THE HARVARD DRAMA CLUB'S production of Moliere's The Imaginary Invalid is an intermittently funny hodge-podge of styles and gimmicks. Unable to put enough juice into the show by playing it straight, director Liz Coe has cleaned out the props room in search of slight humor. Her inventiveness works occasionally, but not quite often enough to rescue the evening.

Moliere's play concerns a hypochondriac, Argan, who wants his daughter Angelique to marry a doctor, though she meanwhile has fallen in love with a musician. At the same time, Argan's wife schemes to get his fortune, and his brother tries to cure him of his hypochondria.

It's pretty old stuff, and very hard to bring off (especially when it lacks the sparkle Richard Wilbur's verse translation has given other Moliere plays). It calls, not just for good actors, but for expert farceurs. The cast at the Loeb is very earnest and energetic, but rarely brings the play to life. The two leads, Ralph Martin as Argan and Melissa Mueller as his saucy, scheming maid Toinette, mug and ham it up endlessly, but it just doesn't make us laugh.

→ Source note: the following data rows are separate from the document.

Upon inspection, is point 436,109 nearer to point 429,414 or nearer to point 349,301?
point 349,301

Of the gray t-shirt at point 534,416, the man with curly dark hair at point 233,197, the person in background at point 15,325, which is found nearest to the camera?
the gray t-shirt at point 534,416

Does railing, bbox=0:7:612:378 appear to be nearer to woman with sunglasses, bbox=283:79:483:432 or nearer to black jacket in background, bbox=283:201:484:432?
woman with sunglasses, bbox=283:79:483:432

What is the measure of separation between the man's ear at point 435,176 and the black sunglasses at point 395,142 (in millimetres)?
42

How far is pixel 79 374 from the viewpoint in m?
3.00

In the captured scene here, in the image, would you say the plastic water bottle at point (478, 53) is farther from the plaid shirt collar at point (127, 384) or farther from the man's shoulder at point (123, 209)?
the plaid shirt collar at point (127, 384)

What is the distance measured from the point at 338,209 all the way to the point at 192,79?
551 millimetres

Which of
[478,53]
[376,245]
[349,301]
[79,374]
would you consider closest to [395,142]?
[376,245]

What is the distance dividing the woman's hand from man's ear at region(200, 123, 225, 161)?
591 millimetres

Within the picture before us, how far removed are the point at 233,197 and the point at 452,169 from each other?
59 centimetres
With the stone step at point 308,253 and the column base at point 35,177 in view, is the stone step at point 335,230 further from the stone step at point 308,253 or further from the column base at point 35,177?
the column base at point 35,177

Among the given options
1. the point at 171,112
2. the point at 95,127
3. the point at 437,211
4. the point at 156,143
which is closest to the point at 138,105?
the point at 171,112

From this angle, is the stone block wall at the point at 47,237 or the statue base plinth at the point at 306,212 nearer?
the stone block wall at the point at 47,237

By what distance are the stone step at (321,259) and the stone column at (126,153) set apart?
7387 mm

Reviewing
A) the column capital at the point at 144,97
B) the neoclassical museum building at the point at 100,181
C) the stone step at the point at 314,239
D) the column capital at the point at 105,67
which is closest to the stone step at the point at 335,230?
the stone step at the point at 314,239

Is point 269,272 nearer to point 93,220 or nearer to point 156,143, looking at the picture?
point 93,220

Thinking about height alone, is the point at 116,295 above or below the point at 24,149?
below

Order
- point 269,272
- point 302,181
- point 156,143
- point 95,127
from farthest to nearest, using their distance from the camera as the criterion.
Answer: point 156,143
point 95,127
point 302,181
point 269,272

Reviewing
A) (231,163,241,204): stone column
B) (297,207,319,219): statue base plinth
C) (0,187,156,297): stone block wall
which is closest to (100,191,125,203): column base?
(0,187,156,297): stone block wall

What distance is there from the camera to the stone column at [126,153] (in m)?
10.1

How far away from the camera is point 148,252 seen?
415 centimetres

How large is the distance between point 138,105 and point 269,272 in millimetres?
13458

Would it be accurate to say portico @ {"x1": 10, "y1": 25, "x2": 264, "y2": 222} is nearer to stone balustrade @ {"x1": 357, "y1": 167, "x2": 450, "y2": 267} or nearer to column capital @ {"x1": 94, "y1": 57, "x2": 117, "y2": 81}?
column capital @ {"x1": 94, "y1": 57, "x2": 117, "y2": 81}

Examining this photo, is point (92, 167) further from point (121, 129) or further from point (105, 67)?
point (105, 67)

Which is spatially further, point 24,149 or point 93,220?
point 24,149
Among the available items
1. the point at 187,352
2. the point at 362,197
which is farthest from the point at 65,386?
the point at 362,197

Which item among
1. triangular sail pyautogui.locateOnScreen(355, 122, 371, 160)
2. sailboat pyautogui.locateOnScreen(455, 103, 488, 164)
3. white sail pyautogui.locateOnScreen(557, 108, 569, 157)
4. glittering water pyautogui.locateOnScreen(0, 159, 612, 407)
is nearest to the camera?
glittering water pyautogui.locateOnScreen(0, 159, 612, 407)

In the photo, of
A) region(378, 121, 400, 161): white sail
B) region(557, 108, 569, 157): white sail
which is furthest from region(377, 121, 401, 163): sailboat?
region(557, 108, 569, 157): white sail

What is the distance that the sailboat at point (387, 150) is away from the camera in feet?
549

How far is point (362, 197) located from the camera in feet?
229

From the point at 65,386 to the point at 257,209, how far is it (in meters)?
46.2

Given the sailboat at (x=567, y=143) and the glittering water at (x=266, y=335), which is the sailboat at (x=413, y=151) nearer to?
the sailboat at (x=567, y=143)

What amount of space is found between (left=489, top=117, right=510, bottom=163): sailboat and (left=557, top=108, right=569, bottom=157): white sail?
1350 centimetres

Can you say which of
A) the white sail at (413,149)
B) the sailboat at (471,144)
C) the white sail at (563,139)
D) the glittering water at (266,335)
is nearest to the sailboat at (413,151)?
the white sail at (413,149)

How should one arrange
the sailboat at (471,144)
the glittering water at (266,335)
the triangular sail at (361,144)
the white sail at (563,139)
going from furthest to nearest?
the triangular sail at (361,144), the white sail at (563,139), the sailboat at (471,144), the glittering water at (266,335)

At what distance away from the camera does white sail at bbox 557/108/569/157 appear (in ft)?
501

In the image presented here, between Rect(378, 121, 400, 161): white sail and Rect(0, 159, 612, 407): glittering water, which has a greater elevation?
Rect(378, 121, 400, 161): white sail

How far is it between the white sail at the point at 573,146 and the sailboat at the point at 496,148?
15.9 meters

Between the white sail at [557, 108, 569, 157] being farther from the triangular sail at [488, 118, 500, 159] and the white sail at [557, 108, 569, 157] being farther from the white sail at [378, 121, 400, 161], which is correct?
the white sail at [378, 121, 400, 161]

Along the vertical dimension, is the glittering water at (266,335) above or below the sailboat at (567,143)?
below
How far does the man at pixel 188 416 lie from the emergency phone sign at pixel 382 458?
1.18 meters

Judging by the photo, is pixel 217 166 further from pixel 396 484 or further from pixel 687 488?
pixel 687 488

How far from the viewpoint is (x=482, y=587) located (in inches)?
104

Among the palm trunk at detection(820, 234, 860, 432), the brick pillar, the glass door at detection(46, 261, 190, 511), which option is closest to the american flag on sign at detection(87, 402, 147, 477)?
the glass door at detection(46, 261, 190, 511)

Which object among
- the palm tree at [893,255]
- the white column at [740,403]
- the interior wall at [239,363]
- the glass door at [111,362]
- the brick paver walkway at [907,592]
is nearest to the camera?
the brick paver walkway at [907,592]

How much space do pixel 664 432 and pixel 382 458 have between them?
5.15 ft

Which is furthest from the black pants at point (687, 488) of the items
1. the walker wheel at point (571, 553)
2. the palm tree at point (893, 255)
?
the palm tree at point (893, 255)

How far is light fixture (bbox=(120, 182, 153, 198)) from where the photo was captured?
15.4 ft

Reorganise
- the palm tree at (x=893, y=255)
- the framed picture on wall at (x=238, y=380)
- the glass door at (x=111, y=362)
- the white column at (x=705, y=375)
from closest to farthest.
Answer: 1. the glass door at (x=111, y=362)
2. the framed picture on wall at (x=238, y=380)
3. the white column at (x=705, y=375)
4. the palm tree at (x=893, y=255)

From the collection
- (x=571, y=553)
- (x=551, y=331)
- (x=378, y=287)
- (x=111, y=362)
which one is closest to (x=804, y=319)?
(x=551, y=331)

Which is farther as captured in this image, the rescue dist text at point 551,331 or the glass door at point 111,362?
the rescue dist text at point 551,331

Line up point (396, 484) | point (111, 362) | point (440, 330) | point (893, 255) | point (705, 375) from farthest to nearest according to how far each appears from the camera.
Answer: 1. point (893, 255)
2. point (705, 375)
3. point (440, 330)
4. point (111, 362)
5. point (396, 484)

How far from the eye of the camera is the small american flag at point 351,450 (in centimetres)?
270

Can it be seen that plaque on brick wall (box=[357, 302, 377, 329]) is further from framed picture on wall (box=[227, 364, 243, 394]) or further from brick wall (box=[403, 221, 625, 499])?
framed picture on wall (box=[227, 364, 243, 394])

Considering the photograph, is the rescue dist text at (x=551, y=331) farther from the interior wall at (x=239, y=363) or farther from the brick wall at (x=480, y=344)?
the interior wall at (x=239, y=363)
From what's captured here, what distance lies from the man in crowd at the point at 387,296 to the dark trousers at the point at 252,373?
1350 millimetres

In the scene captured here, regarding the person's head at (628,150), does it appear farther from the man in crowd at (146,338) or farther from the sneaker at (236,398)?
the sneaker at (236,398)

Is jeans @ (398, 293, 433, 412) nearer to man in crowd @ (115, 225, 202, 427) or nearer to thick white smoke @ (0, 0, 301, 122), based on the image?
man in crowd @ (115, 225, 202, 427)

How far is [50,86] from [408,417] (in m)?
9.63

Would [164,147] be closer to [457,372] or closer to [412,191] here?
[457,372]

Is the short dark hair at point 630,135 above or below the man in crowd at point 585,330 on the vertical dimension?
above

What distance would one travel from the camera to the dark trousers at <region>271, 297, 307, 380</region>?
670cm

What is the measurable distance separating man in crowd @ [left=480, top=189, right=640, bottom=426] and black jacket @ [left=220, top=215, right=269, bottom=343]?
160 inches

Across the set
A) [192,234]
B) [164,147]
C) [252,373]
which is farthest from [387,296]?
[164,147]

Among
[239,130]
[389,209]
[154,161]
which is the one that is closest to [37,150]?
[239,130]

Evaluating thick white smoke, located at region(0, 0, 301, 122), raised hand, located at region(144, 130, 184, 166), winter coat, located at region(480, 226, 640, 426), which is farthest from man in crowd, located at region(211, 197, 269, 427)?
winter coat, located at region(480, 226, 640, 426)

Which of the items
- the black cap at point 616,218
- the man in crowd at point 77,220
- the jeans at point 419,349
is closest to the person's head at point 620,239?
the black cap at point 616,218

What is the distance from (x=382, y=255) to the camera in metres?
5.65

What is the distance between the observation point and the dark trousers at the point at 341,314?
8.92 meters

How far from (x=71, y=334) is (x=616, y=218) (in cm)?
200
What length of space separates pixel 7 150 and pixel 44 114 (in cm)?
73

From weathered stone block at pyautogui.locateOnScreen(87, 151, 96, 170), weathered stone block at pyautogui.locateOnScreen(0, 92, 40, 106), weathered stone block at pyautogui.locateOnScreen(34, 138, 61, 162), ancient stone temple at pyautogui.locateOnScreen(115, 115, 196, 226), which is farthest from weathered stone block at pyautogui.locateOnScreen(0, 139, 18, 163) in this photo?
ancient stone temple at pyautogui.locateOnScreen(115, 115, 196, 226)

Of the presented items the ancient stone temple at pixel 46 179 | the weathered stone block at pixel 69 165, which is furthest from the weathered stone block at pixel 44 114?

What Liz Coe decided to do in this situation evidently, was to throw sense and consistency to the winds. At the beginning of each act, characters come out and sing clever rock parodies, using Moliere's lyrics and music by Michael Gury, Ed Zwick, and Mark Hunter. Argan adds up his medical bills on an old-fashioned adding machine (meanwhile writing down the totals with a quill pen). Toinette makes her first appearance on roller skates, and after a while takes them off and goes through the rest of the play in shoes. The daughter's lover, Cleante, comes to the house carrying the sheet music for Love Story--and so on, providing an occasional laugh, but destroying any kind of comic consistency. The audience feels it's being forced to laugh, and never feels entirely comfortable about it.

There is one point in the play, however, when everything works--a screamingly funny scene in which the young doctor whom Argan intends for his daughter pays his first visit. Bill Fuller is short, fat and funny-looking, with a high-pitched voice and a great pair of pointed French eyebrows. His carefully rehearsed speeches to his prospective father-in-law and wife steal the scene, and some business he has with a glass of milk and Nestle's Quik is the high point of the show.

The Imaginary Invalid is meticulously produced and directed (the only problem on opening night was a door that just wouldn't stay shut). What it lacks, simply, is the great acting necessary to make it come alive for modern audiences. The acting at the Loeb just doesn't quite measure up, and all the roller skates and adding machines in the world can't cover up for that.